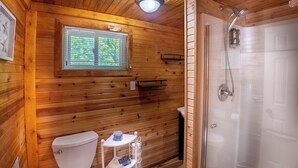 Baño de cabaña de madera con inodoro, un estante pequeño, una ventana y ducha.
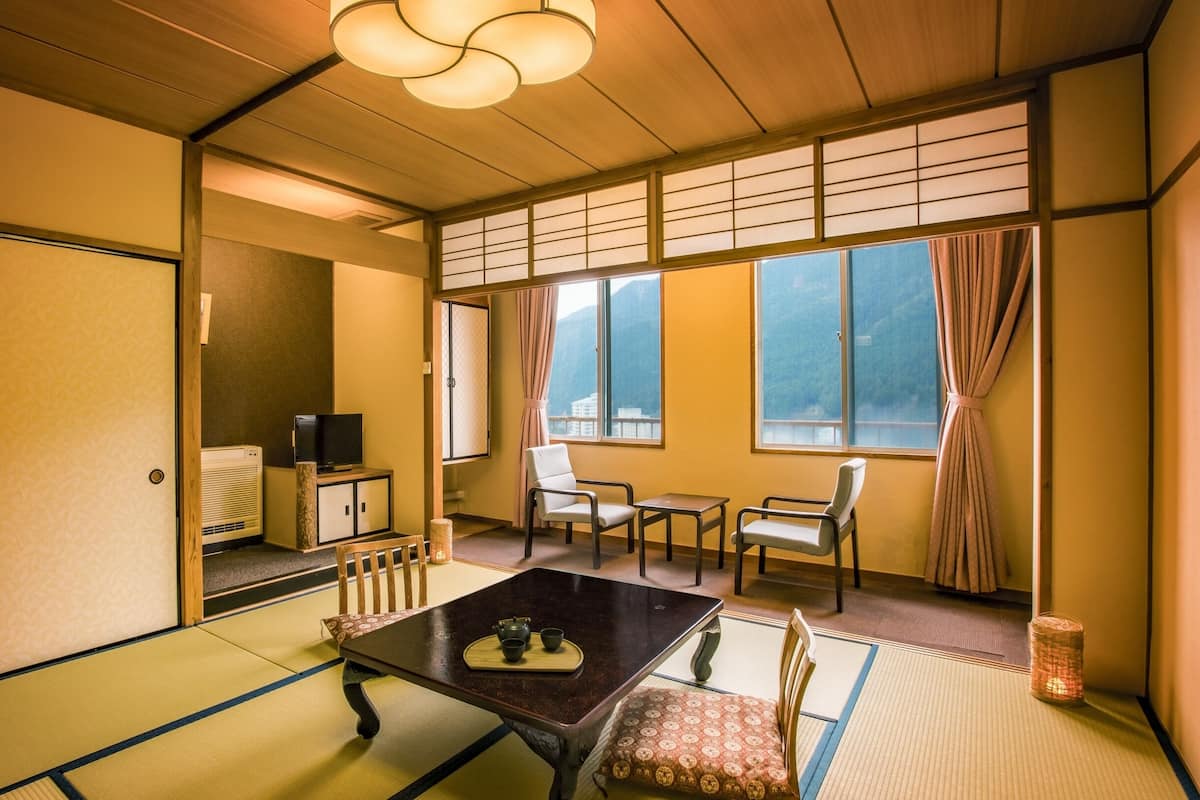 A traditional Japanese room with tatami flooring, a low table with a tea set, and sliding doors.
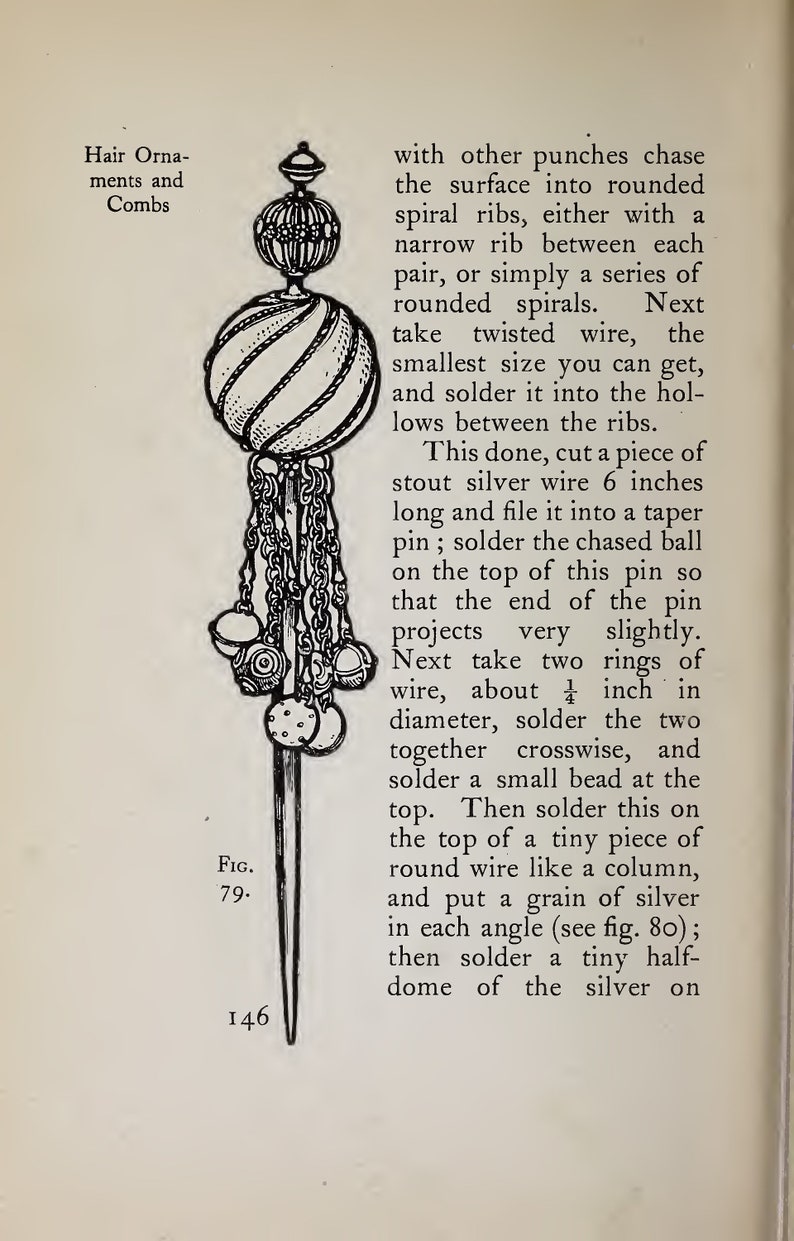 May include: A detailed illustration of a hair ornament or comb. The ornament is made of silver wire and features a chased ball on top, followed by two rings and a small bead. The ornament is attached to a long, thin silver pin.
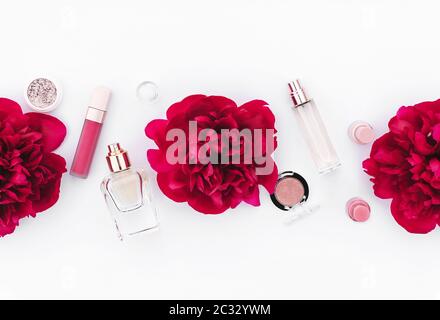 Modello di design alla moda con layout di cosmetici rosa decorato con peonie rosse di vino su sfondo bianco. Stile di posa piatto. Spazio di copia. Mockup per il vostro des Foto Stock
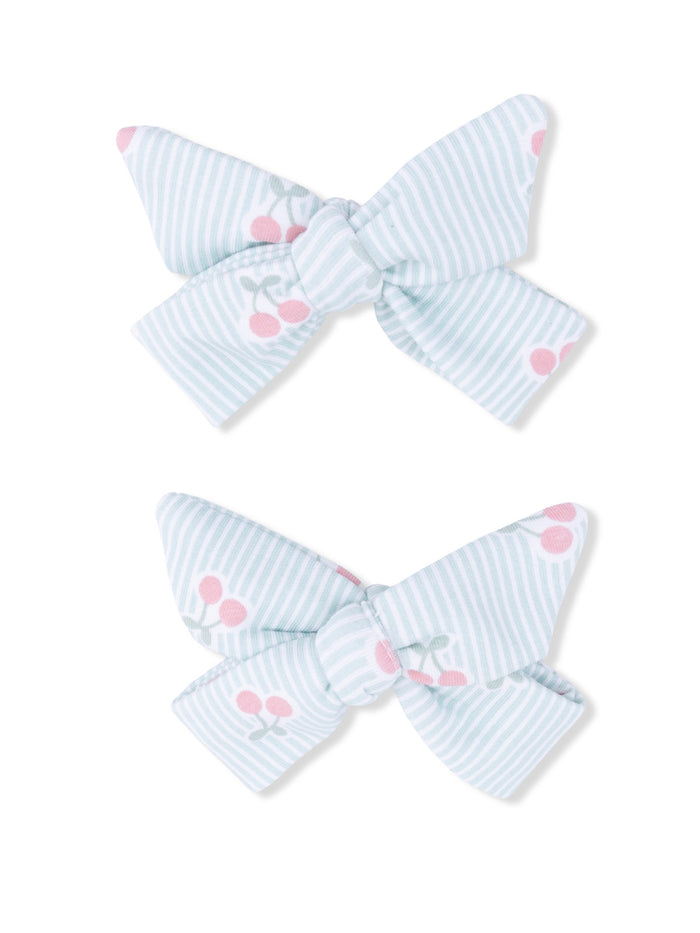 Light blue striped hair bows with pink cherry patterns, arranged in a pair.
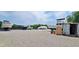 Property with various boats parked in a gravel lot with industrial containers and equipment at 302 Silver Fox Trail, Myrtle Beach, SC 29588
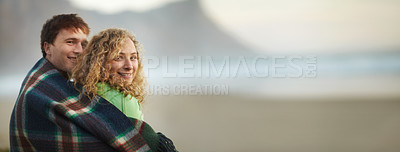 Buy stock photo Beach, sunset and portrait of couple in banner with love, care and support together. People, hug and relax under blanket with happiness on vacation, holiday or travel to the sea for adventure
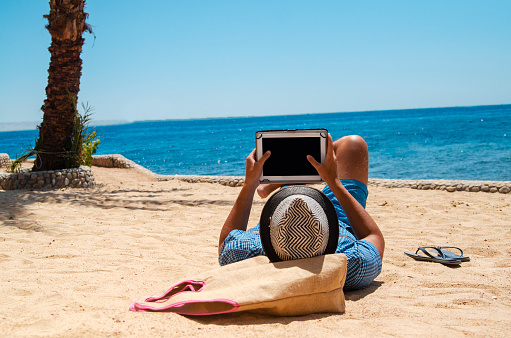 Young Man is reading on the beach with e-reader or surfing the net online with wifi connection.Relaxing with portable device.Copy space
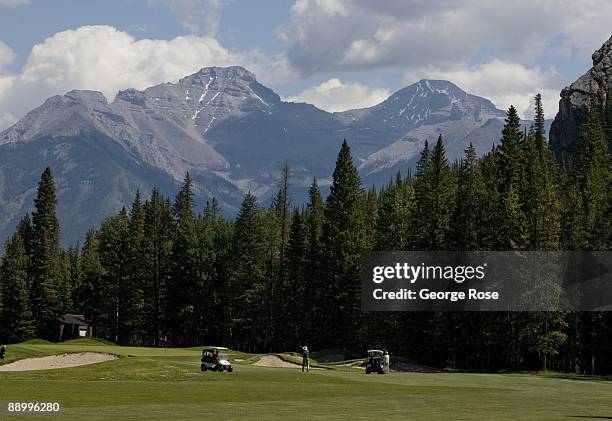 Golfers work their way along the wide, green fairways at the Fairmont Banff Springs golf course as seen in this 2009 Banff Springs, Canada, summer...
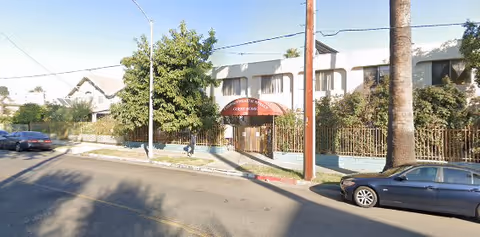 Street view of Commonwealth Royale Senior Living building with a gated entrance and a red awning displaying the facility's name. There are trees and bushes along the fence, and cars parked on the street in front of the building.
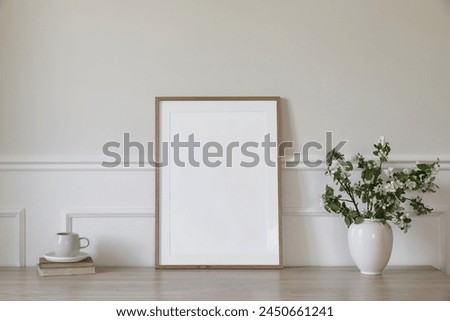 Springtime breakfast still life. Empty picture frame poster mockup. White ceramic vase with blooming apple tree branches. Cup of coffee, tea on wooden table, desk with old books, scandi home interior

--

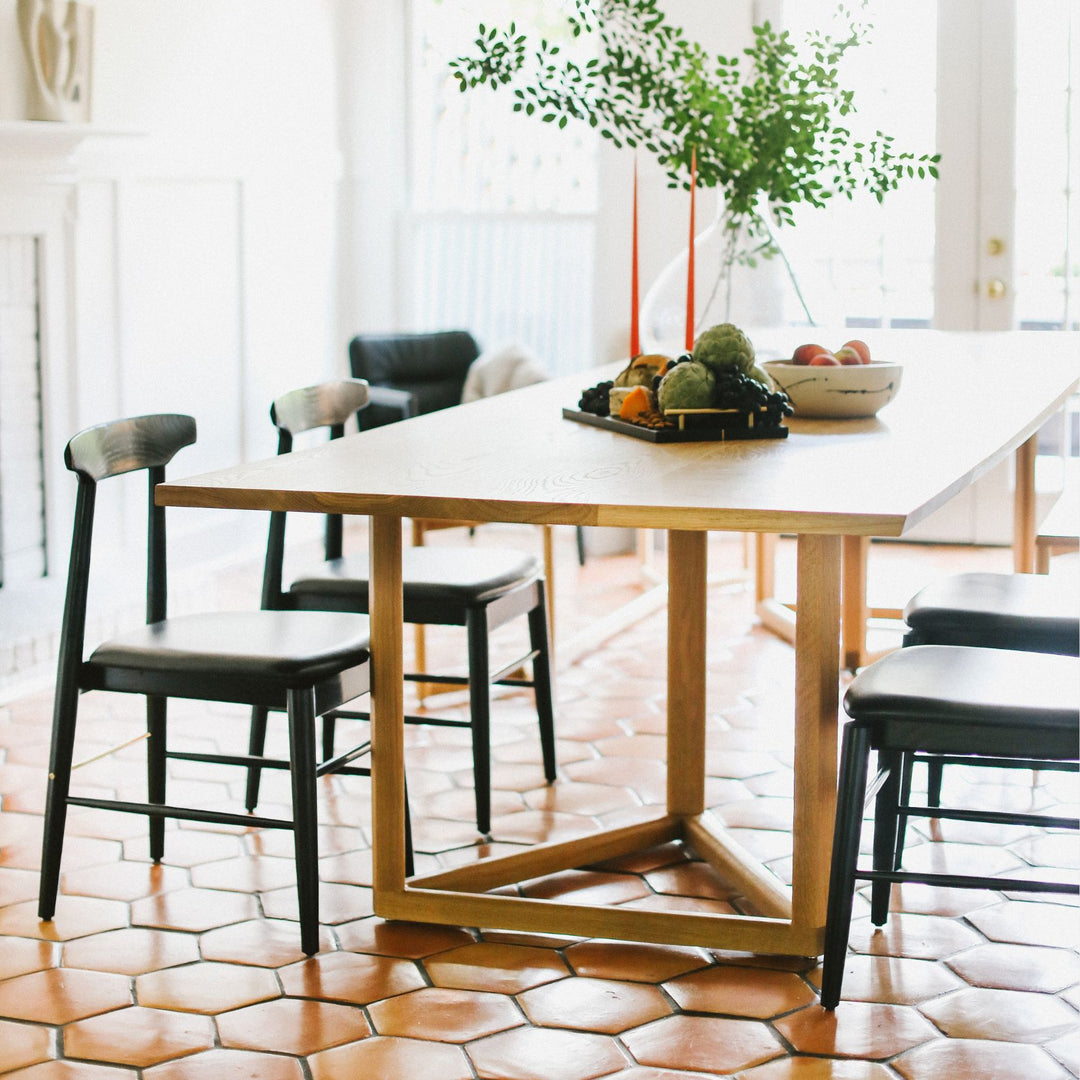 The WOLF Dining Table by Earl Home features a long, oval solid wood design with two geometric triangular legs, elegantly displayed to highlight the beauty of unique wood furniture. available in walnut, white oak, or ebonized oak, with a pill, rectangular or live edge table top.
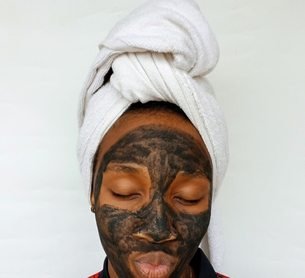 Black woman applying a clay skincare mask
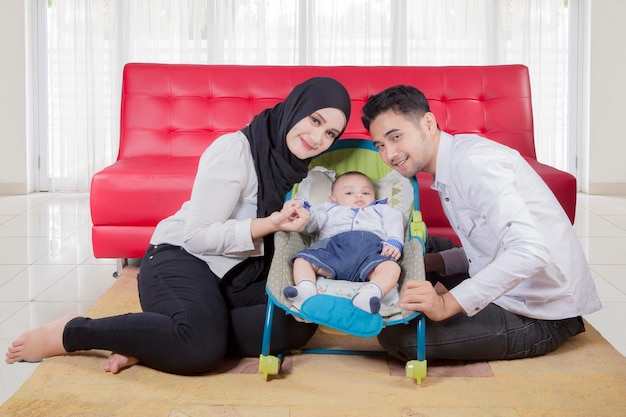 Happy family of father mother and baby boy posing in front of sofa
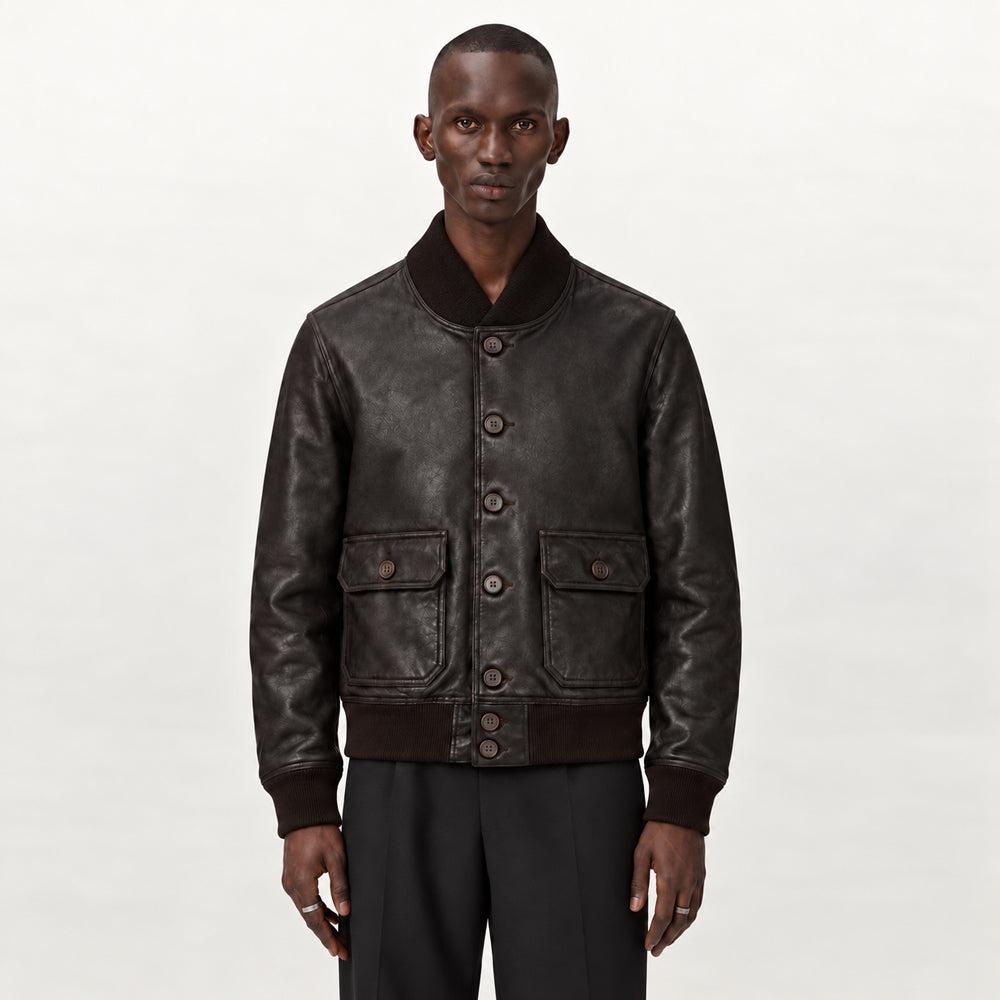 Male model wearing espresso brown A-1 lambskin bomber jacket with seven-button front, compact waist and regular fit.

▶ [YOUR TASK] Copy the records word for word, beginning at the line that contains "Baño de cabaña" and stopping after the line that contains "Springtime breakfast still". Leave out the picture markers.

▶ [EXERCISE RESULT]
 Baño de cabaña de madera con inodoro, un estante pequeño, una ventana y ducha.
 A traditional Japanese room with tatami flooring, a low table with a tea set, and sliding doors.
 May include: A detailed illustration of a hair ornament or comb. The ornament is made of silver wire and features a chased ball on top, followed by two rings and a small bead. The ornament is attached to a long, thin silver pin.
 Modello di design alla moda con layout di cosmetici rosa decorato con peonie rosse di vino su sfondo bianco. Stile di posa piatto. Spazio di copia. Mockup per il vostro des Foto Stock
 Light blue striped hair bows with pink cherry patterns, arranged in a pair.
 Property with various boats parked in a gravel lot with industrial containers and equipment at 302 Silver Fox Trail, Myrtle Beach, SC 29588
 Buy stock photo Beach, sunset and portrait of couple in banner with love, care and support together. People, hug and relax under blanket with happiness on vacation, holiday or travel to the sea for adventure
 Young Man is reading on the beach with e-reader or surfing the net online with wifi connection.Relaxing with portable device.Copy space
 Golfers work their way along the wide, green fairways at the Fairmont Banff Springs golf course as seen in this 2009 Banff Springs, Canada, summer...
 Street view of Commonwealth Royale Senior Living building with a gated entrance and a red awning displaying the facility's name. There are trees and bushes along the fence, and cars parked on the street in front of the building.
 Springtime breakfast still life. Empty picture frame poster mockup. White ceramic vase with blooming apple tree branches. Cup of coffee, tea on wooden table, desk with old books, scandi home interior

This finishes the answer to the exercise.